Five Challenges of Big Data
Using data to make business value is now a reality in many IT and NON-IT industries. With the introduction of the “Internet of things,” enhanced analytics and developed connectivity through new technology and application bring significant prospects for industries. For an example, at Siemens, Big Data is changing the way maintenance services are provided, from the reactive approach to predictive and precautionary maintenance.
However, we find some companies facing problems in leveraging the value of that data. First of all, companies have a problem in finding the right data and concluding how to make the best use of that data.

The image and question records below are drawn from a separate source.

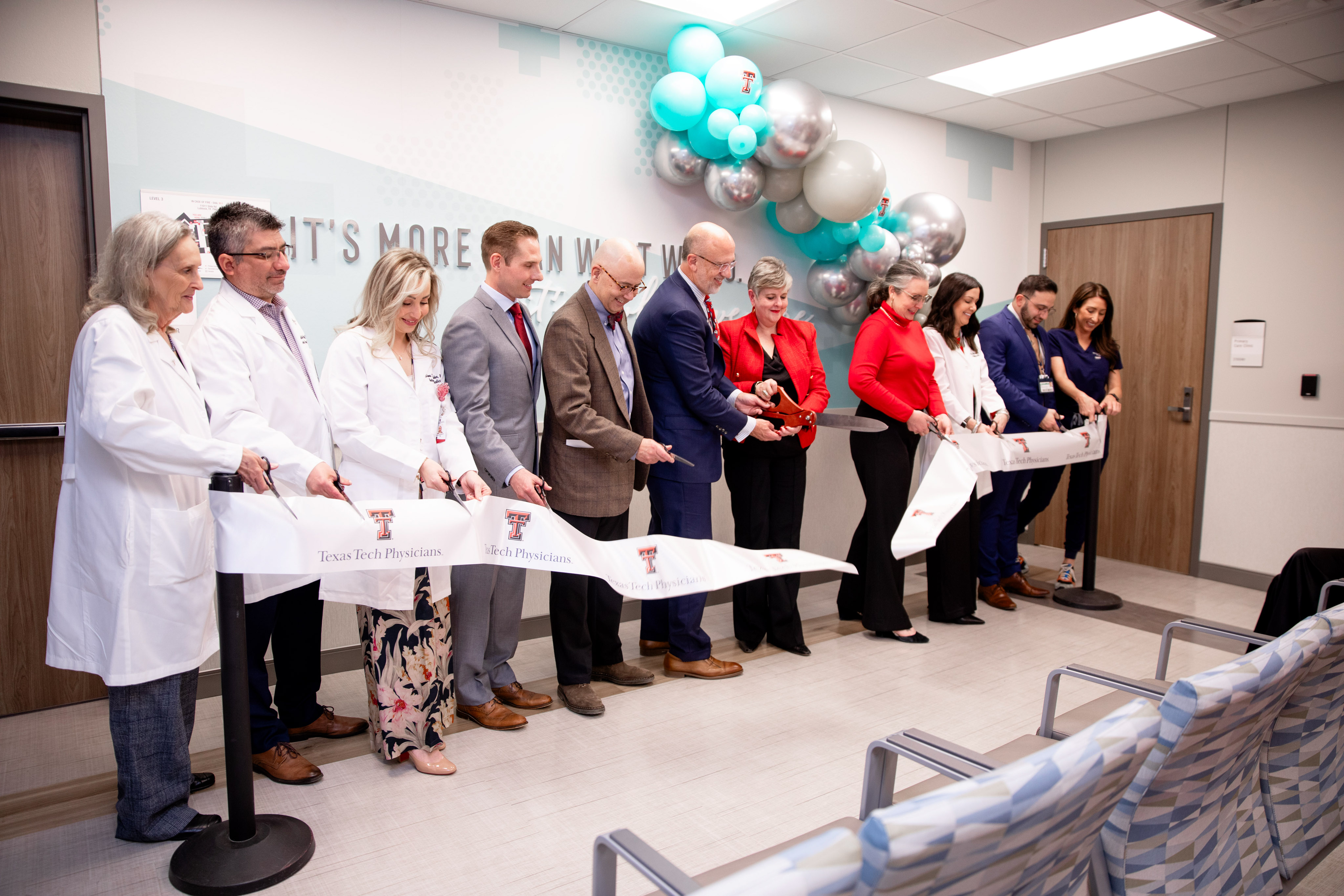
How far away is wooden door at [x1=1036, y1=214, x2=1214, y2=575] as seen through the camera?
18.4 feet

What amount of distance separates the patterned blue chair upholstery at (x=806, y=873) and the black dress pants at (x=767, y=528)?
9.19 feet

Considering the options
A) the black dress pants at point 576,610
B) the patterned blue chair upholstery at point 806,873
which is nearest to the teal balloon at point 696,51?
the black dress pants at point 576,610

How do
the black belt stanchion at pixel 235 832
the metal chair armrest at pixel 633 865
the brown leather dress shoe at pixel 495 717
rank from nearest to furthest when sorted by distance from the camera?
1. the metal chair armrest at pixel 633 865
2. the black belt stanchion at pixel 235 832
3. the brown leather dress shoe at pixel 495 717

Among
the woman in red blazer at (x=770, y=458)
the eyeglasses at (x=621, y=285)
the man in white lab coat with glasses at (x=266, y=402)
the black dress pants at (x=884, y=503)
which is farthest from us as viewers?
the black dress pants at (x=884, y=503)

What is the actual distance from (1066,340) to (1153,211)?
1474 mm

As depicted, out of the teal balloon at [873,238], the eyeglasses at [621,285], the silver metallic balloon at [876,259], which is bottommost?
the eyeglasses at [621,285]

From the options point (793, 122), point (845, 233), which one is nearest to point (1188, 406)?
point (845, 233)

Creating data-related business cases generally mean thinking something unique and finding for revenue models that are usually different from the traditional business.
Second, companies are finding it difficult to acquire the right talent capable of both working on new technologies and of understanding the data to provide meaningful business insights.
Third, access data and connectivity can be a problem. Most of the data points are not yet well connected today, and companies usually do not have the adequate platforms to collect and manage the data across the enterprise.
Fourth, in the data world technology landscape is developing extremely fast. Usage of data on a large scale means working with a robust and innovative technology partner that can assist in creating the right IT architecture.
Finally, the most important challenge for Big Data is maintaining data security at any cost.
If we can manage these Big Data challenges then Big Data would proof one of the most beneficial things that the IOT (Internet of Things) has provided us.